(THE TASK) Gather every line in the rows below that contains the word "viewer", counting only matches with the same capitalization.

*-*-*

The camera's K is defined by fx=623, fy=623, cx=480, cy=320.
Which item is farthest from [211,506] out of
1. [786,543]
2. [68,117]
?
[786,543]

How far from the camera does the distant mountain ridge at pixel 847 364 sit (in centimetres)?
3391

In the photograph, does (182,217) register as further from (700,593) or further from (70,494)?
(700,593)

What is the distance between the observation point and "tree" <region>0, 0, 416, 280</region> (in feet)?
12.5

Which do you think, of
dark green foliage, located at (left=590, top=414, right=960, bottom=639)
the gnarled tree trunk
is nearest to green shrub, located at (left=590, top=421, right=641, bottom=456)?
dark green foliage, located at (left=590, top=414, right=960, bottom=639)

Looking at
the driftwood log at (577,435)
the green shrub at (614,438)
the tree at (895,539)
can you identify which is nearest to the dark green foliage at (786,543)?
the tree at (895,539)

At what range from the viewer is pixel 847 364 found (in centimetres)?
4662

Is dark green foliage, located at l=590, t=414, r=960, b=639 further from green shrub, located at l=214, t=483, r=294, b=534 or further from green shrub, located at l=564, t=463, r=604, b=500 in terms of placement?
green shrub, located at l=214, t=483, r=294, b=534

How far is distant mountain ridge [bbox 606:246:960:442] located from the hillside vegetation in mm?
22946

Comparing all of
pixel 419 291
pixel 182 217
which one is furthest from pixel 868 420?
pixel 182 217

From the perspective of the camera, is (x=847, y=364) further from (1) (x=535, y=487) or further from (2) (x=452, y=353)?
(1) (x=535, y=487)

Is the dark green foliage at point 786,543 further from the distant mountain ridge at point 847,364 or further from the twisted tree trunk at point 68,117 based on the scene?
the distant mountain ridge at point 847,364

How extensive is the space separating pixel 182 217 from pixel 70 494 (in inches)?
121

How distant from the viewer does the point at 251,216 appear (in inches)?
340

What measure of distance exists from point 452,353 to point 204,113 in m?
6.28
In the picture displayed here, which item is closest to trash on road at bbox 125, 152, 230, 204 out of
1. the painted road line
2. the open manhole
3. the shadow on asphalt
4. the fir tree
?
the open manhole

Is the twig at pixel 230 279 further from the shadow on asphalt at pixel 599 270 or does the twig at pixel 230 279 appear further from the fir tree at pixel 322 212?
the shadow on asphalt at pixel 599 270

*-*-*

(ANSWER TO THE EXERCISE)
At what range from the viewer is pixel 847 364 found (in centimetres)?
How distant from the viewer does the point at 251,216 appear (in inches)?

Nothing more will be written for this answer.